Computing modular inverses from the Bezout equation works the same as for integers, e.g. reducing prior Bezout $\!\bmod g\Rightarrow f^{-1}\equiv{\large \frac{\color{#c00}{1-x}}2}\pmod{\!g}$.
The proof is also the same as for integers - by descent using (euclidean) division with remainder.
The set $I = fR[x]+gR[x]$ of polynomials of form $\, a f + b g $ is an ideal, i.e. is closed under addition and scaling, so it is closed under remainder = mod, since that is a composition of such operations: $f_i\bmod g_i = f_i - q\, g_i.\,$ So the least degree $0\neq d\in I$ divides every $h\in I$ (else $0\neq h\bmod d\in I\,$ has smaller degree than $d).\,$ So $\,f,g\in I\,\Rightarrow\, d\,$ is a common divisor of $\,f,g,\,$ necessary greatest by $\, c\mid f,g\,\Rightarrow\, c\mid d\!=\! a f + b g,\,$ so $\,\deg c\le \deg d.\,$ To force $d$ unique (over a field) usually the convention is to scale it to be monic (lead coef $=1),\,$ as we did above.
This algorithm is an efficient way to search the set $I$ for a polynomial $\,d\neq 0\,$ of minimal degree, while also keeping track of each element's representation as a linear combination of $\,f\,$ and $\,g.\,$ The proof shows further that $\,d\,$ is the gcd of all elements of $I$.
The same ideas work for any Euclidean domain (i.e. enjoying division with (smaller) remainder).
Remark $ $ Generally (for hand calculations) the above method is much less error-prone than the alternative commonly presented "back-substitution" method (further it is simpler to memorize).
This is a special-case of Hermite/Smith row/column reduction of matrices to triangular/diagonal normal form, using the division/Euclidean algorithm to reduce entries modulo pivots.
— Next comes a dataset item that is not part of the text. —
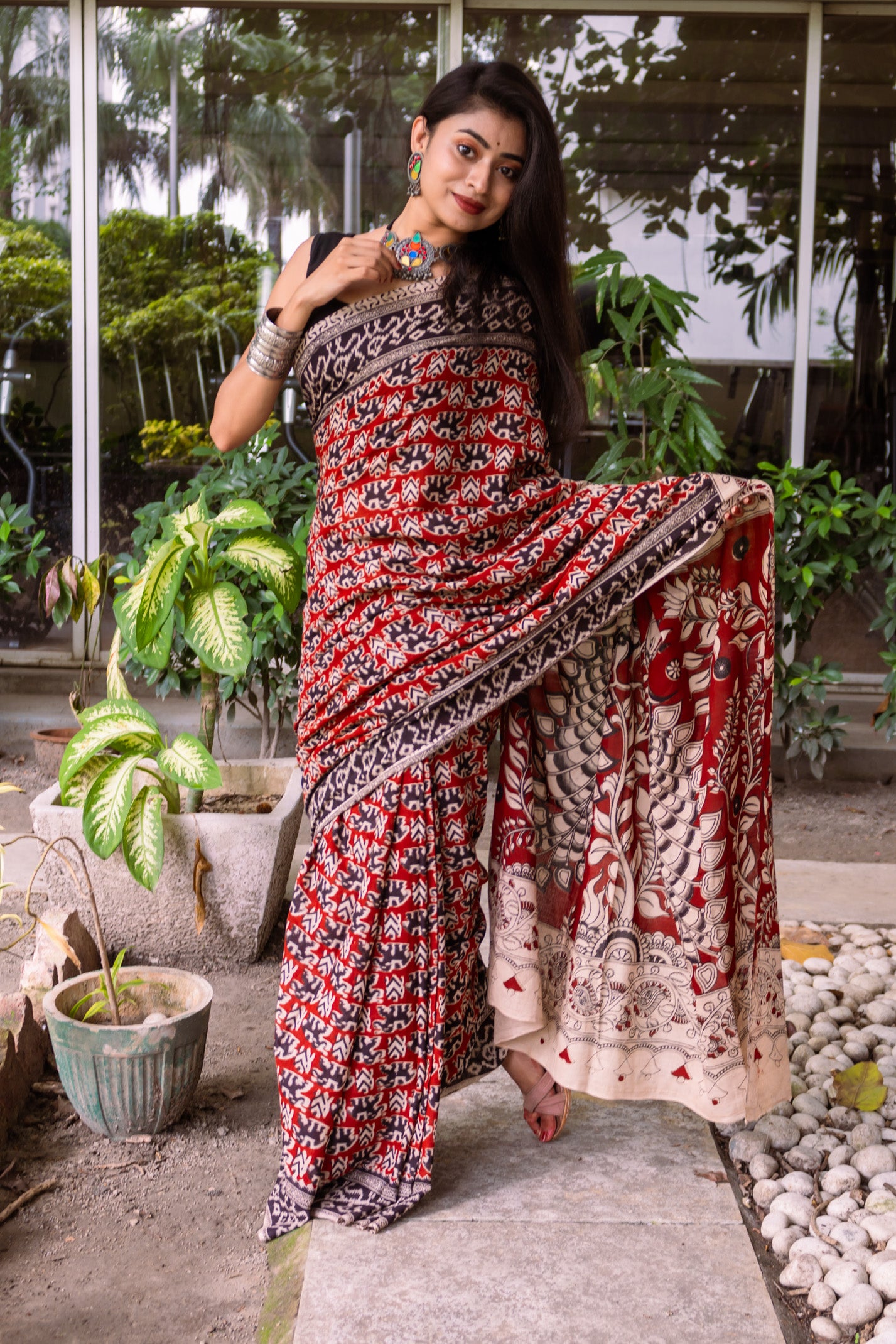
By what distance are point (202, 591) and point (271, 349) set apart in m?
0.99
Though one can understand this knowing only the analogous linear algebra elimination techniques, it will become clearer when one studies modules - which, informally, generalize vector spaces by allowing coefficients from rings vs. fields. In particular, these results are studied when one studies normal forms for finitely-generated modules over a PID, e.g. when one studies linear systems of equations with coefficients in the (non-field!) polynomial ring $\rm F[x],$ for $\rm F$ a field, as above.